Prescribing aspirin could be the key to preventing pre-eclampsia, says UCD study
Prescribing aspirin to women in early pregnancy could help to prevent them developing pre-eclampsia, a new study has shown.
The common household painkiller could be crucial in the battle against the condition, which is one of the biggest causes of maternal death and infant mortality worldwide.
In Ireland, pre-eclampsia is typically detected after a pregnant women show early signs of the condition.
This might not offer mothers and babies the best outcome, researchers at University College Dublin have said.
In a study of 546 pregnant women across two Dublin maternity hospitals, they found that women are willing to take a low daily dose of aspirin from early in their pregnancy to help reduce their chances of having pre-eclampsia.
It is "widely accepted" that aspirin "can significantly reduce the early onset of preeclampsia", they added, so the fact that women are up for taking this preventative step is encouraging.
Pre-eclampsia a serious complication in the placenta that usually occurs after the 20-wek mark.

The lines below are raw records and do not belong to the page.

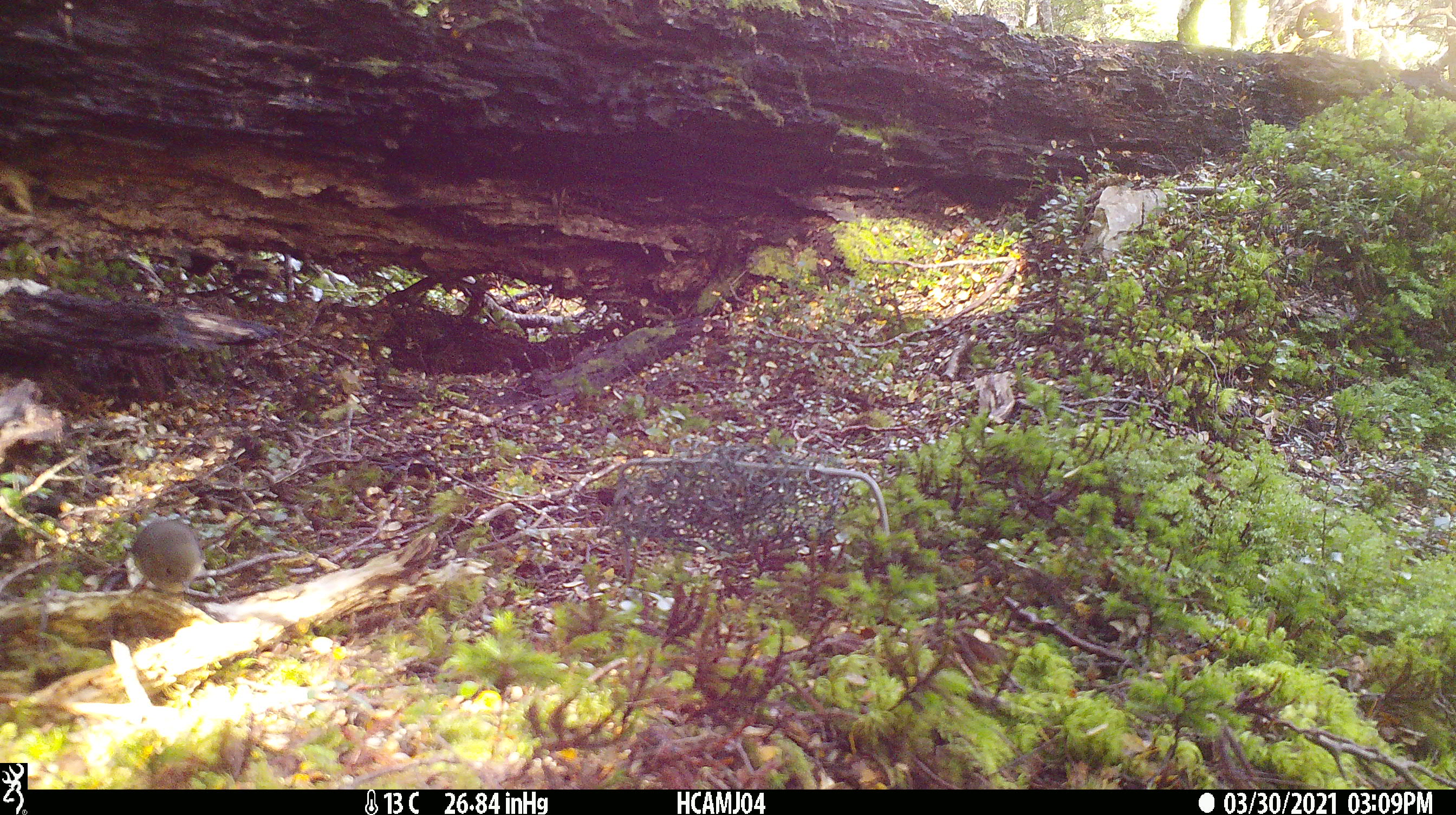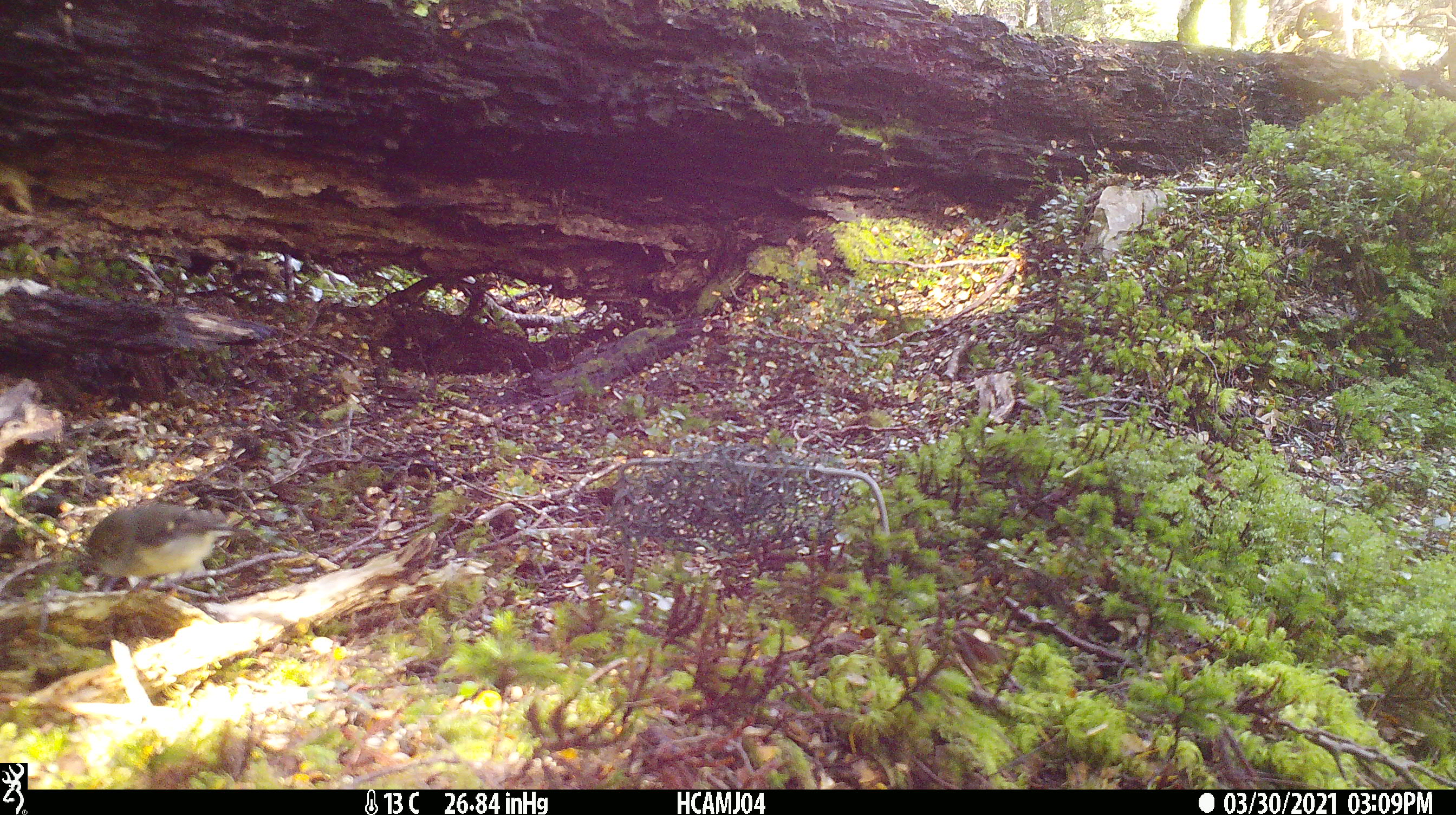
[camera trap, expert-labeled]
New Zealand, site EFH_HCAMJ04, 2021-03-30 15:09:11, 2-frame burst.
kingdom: Animalia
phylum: Chordata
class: Aves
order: Passeriformes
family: Petroicidae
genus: Petroica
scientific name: Petroica macrocephala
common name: tomtit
Tomtit (Petroica macrocephala).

Its symptoms include high blood pressure in the mother, fluid retention, and protein in her urine.
It can lead to problems of the liver, kidneys, brain and clotting system in the mother and growth problems and premature birth in the baby.

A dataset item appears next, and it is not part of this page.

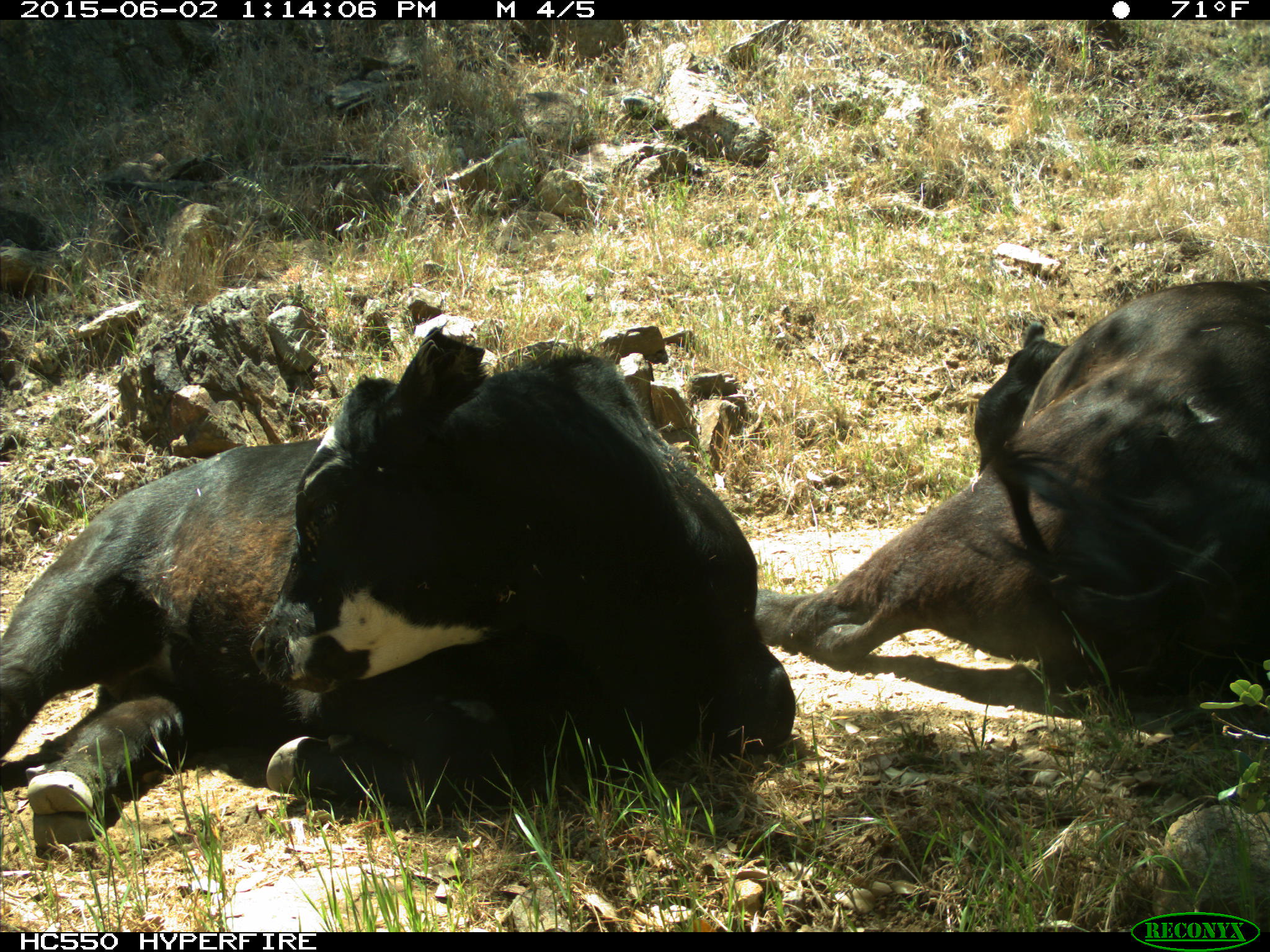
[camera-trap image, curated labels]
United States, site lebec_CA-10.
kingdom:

The condition affects one in ten first-time pregnancies, while severe cases of the condition occur in about 1-2 percent of pregnancies.
Complications caused by the condition cost the HSE over €9 million every year.
Consultant obstetrician and gynaecologist Fiona McAuliffe from the UCD School of Medicine has called for a further, widespread trial to test how efficient and safe prescribing aspirin in pregnancy would be.